(Credit: onurdongel/Getty Images)New work in robotics research at MIT suggests that long-term bottlenecks in robot responsiveness could be alleviated through the use of dedicated hardware accelerators. The research team also suggests it’s possible to develop a general methodology for programming robot responsiveness to create specific templates, which would then be deployed into various robot models. The researchers envision a combined hardware-software approach to the problem of motion planning.
“A performance gap of an order of magnitude has emerged in motion planning and control: robot joint actuators react at kHz rates,” according to the research team, “but promising online techniques for complex robots e.g., manipulators, quadrupeds, and humanoids (Figure 1) are limited to 100s of Hz by state-of-the-art software.”
Optimizing existing models and the code for specific robot designs has not closed the performance gap. The researchers write that some compute-bound kernels, such as calculating the gradient of rigid body dynamics, take 30 to 90 percent of the available runtime processing power in emerging nonlinear Model Predictive Control (MPC) systems.
The specific field of motion planning has received relatively little focus compared with collision detection, perception, and localization (the ability to orient itself in three-space relative to its environment). In order for a robot to function effectively in a 3D environment, it has to first perceive its surroundings, map them, localize itself within the map, and then plan the route it needs to take to accomplish a given task. Collision detection is a subset of motion planning.

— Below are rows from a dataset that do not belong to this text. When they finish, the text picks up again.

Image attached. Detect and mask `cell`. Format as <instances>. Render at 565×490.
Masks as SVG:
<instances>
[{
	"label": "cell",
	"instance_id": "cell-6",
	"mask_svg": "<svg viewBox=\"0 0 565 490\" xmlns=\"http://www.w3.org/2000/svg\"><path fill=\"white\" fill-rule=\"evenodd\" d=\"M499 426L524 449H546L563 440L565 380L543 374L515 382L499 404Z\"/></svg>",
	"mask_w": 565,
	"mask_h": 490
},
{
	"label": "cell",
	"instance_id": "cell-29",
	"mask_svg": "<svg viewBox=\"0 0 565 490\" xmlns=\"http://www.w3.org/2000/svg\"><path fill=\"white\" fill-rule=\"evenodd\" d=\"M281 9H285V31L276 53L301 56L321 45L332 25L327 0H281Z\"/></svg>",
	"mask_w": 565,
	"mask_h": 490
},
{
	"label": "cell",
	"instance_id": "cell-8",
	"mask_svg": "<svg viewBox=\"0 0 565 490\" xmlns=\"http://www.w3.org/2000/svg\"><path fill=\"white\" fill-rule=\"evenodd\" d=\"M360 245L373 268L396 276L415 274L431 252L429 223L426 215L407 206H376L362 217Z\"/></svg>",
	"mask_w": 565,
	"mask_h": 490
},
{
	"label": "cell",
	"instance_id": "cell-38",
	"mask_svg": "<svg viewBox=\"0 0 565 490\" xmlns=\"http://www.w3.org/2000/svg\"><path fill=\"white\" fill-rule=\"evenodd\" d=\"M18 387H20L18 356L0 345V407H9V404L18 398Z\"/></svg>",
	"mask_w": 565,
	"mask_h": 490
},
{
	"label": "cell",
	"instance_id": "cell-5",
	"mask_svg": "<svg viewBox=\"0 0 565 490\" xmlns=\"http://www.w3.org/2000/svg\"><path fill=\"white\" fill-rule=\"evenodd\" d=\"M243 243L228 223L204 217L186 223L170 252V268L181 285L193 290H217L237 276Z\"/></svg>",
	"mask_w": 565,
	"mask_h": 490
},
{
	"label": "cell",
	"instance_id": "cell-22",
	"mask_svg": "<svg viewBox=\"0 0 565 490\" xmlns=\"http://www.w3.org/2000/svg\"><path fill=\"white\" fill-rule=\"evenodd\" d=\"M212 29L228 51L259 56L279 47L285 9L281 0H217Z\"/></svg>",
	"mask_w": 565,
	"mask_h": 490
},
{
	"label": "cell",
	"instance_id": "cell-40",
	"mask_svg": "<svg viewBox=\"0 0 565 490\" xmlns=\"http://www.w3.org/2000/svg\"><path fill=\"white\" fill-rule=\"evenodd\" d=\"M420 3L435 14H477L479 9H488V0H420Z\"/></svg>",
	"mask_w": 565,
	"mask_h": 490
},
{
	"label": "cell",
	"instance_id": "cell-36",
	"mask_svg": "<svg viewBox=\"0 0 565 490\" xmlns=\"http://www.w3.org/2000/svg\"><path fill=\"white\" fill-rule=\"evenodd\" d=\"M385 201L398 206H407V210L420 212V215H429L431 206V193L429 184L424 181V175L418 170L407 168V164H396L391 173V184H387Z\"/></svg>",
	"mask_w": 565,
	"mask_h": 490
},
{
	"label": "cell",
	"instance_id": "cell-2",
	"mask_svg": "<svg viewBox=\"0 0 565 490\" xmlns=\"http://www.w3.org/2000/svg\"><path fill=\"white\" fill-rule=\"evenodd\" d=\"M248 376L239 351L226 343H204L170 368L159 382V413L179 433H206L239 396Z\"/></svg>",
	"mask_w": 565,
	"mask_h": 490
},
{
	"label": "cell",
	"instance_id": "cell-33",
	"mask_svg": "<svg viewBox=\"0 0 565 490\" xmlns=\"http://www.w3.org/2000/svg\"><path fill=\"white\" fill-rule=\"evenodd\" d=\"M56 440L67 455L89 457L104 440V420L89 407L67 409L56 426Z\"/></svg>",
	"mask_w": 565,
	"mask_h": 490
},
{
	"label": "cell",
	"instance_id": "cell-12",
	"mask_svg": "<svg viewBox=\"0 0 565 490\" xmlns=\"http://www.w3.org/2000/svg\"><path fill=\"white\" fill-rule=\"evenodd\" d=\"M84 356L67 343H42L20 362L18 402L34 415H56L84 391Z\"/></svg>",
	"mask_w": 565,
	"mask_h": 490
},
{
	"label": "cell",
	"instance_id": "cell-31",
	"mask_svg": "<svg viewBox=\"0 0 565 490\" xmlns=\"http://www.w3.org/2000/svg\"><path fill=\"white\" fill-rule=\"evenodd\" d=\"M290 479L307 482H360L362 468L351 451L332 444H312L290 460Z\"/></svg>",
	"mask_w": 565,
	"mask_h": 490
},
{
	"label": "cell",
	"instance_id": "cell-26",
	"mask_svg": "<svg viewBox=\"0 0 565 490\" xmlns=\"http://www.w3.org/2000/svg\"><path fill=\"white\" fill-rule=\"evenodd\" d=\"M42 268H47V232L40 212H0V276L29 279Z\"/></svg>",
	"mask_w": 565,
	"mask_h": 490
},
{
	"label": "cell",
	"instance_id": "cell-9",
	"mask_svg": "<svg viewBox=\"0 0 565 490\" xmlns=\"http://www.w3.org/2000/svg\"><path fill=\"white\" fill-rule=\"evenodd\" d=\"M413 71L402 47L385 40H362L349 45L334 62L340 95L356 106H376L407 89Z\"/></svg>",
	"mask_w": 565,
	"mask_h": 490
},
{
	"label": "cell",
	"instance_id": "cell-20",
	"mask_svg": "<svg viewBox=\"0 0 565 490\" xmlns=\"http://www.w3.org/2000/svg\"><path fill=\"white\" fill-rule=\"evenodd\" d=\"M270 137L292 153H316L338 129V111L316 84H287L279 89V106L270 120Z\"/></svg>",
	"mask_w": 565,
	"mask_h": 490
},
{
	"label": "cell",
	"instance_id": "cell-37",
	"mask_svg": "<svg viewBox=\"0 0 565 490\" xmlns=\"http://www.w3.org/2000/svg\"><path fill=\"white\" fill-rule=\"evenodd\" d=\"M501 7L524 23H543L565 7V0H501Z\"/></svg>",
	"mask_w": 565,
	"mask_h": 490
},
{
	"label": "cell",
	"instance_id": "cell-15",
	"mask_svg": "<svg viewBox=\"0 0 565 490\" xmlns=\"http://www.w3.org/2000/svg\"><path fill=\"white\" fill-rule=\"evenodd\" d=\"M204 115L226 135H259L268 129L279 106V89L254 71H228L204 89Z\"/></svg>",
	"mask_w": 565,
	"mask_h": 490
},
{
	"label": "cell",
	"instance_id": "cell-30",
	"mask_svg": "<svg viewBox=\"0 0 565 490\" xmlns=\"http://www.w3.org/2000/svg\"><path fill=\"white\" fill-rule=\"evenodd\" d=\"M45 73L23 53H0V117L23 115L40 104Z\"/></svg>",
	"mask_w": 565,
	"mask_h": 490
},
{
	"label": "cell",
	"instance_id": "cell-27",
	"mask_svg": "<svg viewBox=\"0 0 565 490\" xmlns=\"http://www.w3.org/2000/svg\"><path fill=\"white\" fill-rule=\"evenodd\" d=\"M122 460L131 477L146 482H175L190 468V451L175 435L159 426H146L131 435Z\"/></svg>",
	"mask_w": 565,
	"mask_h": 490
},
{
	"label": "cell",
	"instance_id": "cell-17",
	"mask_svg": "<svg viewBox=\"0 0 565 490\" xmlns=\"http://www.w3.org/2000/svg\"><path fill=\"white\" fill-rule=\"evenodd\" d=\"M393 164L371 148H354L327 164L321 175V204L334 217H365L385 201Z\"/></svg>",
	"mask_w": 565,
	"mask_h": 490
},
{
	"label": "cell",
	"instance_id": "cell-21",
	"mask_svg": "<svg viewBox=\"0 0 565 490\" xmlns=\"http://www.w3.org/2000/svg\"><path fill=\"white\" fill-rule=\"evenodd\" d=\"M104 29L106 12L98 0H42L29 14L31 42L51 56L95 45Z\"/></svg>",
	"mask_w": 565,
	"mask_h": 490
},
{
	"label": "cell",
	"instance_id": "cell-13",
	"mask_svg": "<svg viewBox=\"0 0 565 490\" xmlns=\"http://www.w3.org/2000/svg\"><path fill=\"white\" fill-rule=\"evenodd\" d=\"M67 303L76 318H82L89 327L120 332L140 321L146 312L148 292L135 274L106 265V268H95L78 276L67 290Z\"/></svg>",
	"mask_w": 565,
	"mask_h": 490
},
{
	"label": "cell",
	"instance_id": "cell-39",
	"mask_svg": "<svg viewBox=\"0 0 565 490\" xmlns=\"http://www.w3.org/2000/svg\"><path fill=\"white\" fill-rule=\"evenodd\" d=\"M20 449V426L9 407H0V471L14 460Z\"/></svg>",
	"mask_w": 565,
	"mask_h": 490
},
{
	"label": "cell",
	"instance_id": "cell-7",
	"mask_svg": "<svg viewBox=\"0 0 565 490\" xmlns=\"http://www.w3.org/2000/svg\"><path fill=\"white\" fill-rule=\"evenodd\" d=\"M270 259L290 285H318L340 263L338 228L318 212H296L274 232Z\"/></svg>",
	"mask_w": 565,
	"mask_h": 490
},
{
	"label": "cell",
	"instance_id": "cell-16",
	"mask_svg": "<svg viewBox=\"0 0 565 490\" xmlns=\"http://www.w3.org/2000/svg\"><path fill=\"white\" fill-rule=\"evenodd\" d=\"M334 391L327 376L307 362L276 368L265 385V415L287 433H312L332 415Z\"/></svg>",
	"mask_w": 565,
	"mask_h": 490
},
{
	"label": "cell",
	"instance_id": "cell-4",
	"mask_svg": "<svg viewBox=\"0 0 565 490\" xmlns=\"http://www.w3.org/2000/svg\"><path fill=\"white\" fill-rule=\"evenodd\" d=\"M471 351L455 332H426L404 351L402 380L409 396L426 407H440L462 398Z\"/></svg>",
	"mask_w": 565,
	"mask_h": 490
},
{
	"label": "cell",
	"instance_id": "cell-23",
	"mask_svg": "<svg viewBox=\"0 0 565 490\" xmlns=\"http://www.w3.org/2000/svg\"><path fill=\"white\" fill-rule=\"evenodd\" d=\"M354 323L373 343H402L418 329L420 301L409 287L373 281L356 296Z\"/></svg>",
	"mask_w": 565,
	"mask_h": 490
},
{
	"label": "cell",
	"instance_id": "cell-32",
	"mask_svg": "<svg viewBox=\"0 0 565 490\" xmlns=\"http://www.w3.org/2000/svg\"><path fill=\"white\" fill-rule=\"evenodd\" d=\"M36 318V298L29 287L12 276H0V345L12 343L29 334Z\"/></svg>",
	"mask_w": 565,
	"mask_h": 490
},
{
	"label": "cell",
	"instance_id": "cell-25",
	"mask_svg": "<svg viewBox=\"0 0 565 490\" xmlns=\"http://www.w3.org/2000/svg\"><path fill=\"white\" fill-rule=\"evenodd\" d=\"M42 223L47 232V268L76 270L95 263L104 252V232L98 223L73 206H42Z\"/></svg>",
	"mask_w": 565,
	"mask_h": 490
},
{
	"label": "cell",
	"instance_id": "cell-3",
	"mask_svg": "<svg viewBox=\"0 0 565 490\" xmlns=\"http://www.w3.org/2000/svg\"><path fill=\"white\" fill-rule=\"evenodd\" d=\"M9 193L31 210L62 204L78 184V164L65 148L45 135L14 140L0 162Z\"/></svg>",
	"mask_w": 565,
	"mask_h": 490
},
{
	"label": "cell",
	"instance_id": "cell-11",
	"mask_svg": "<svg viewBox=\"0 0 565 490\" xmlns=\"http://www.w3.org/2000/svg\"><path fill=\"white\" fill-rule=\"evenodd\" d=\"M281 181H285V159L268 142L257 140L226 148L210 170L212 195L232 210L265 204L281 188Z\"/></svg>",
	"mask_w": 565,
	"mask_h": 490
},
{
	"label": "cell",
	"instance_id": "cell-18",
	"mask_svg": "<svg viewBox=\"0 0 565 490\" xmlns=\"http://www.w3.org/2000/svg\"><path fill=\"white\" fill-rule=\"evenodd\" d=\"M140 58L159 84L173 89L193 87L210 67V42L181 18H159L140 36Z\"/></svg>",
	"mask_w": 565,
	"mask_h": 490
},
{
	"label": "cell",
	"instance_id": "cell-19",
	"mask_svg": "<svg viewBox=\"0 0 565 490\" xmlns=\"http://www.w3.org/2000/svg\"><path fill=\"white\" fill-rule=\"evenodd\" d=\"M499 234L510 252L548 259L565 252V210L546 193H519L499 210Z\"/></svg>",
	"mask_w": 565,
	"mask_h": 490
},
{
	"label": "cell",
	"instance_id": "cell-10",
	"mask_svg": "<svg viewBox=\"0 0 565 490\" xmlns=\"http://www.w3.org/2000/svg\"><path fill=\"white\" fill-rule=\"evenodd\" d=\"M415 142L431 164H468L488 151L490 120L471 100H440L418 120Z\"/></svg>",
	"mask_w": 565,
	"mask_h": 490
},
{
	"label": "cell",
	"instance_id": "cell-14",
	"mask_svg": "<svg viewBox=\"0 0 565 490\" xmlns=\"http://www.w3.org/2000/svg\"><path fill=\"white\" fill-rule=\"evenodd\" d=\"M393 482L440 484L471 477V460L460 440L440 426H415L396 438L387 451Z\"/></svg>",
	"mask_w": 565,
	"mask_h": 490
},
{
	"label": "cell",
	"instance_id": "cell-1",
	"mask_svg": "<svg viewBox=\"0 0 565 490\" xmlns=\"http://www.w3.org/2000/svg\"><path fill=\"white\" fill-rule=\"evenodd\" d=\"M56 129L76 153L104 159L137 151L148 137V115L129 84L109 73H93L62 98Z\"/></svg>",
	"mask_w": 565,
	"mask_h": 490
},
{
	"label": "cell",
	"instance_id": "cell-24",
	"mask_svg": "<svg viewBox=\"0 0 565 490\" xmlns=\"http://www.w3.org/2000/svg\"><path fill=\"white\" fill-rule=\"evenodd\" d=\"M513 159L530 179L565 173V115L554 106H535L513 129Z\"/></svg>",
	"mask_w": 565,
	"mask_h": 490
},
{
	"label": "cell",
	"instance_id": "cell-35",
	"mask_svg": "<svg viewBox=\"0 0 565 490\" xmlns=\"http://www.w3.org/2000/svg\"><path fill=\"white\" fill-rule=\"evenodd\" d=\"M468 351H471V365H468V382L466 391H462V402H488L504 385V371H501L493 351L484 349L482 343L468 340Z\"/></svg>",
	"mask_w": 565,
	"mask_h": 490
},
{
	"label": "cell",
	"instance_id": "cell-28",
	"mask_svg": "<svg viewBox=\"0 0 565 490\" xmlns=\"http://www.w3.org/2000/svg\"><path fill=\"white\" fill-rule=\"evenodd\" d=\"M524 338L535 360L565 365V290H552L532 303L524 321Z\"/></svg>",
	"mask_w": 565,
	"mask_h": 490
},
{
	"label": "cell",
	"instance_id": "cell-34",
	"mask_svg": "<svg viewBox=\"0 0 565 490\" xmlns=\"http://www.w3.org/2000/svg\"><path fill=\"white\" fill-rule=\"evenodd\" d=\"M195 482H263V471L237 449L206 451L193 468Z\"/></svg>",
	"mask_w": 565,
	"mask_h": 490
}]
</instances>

The long-term goal of this research isn’t just to find a way to perform motion-planning more effectively, but it’s also to create a template for hardware and software that can be generalized to many different types of robots, speeding both development and deployment times. The two key claims of the paper are that per-robot software optimization techniques can be implemented in hardware through the use of specialized accelerators, and that these techniques can be used to create a design methodology for building said accelerators. This allows for the creation of a new field of robot-optimized hardware that they dub “robomorphic computing.”
The team’s methodology relies on creating a template that implements an existing control algorithm once, exposing both parallelism and matrix sparsity. The specific template parameters are then programmed with values that correspond with the capabilities of the underlying robot. 0-values contained within the matrices correspond with motions that a given robot is incapable of performing. For example, a humanoid bipedal robot would store non-zero values in areas of the matrices that governed the proper motion of its arms and legs. A robot with a reversible elbow joint that can bend freely in either direction would be programmed with different values than a robot with a more human-like elbow. Because these specific models are derived from a common movement-planning template, the evaluation code for all conditions could be implemented in a specialized hardware accelerator.
The researchers report that implementing their proposed structure in an FPGA as opposed to a CPU or GPU reduces latency by 8x to 86x and improves response rates by an overall 1.9x – 2.9x when the FPGA is deployed as a co-processor. Improving robot reaction times could allow them to operate effectively in emergency situations where quick responses are required.
A key trait of robots and androids in science fiction is their faster-than-human reflexes. Right now, the kind of speed displayed by an android such as Data is impossible. But part of the reason why is that we can’t currently push the limits of our own actuators. Improve how quickly the machine can “think,” and we will improve how quickly it can move.